> _Action item A_:
According to the blog post about biking in DC, what race did the writer run on Halloween?
> _Action item B_:
Reproduce the stretch of the blog post about biking in DC from "Bike share station" through "my last 26.2!)".

Showing posts with label bike integration. Show all posts
Showing posts with label bike integration. Show all posts

Friday, November 19, 2010

The Joy of Biking DC

Bike share station in DC's Eastern Market
I spent much of my Halloween weekend in DC on a bike.  I was in DC to run the Marine Corps Marathon on Halloween, my first time ever attempting 26.2 miles, but on the days leading up to the race, I couldn't stop myself from punching it down those DC avenues on my rental, swerving from from one multi-lane avenue to another.  Pedaling around our capital city was an exhilarating experience.  Yes, my virgin marathon began with a little bit of telltale tightness in my hams, but it was worth it. (Yes...I finished the marathon.  The whole experience running MCM was thrilling...It certainly will not be my last 26.2!)

> _Input data_:

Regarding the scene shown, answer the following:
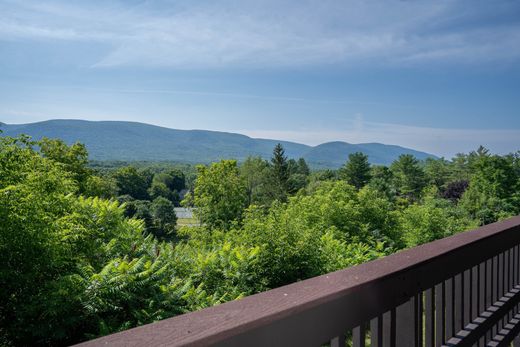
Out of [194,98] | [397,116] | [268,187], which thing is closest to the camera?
[268,187]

> _Exercise solution A_:
The Marine Corps Marathon.

> _Exercise solution B_:
Bike share station in DC's Eastern Market
I spent much of my Halloween weekend in DC on a bike.  I was in DC to run the Marine Corps Marathon on Halloween, my first time ever attempting 26.2 miles, but on the days leading up to the race, I couldn't stop myself from punching it down those DC avenues on my rental, swerving from from one multi-lane avenue to another.  Pedaling around our capital city was an exhilarating experience.  Yes, my virgin marathon began with a little bit of telltale tightness in my hams, but it was worth it. (Yes...I finished the marathon.  The whole experience running MCM was thrilling...It certainly will not be my last 26.2!)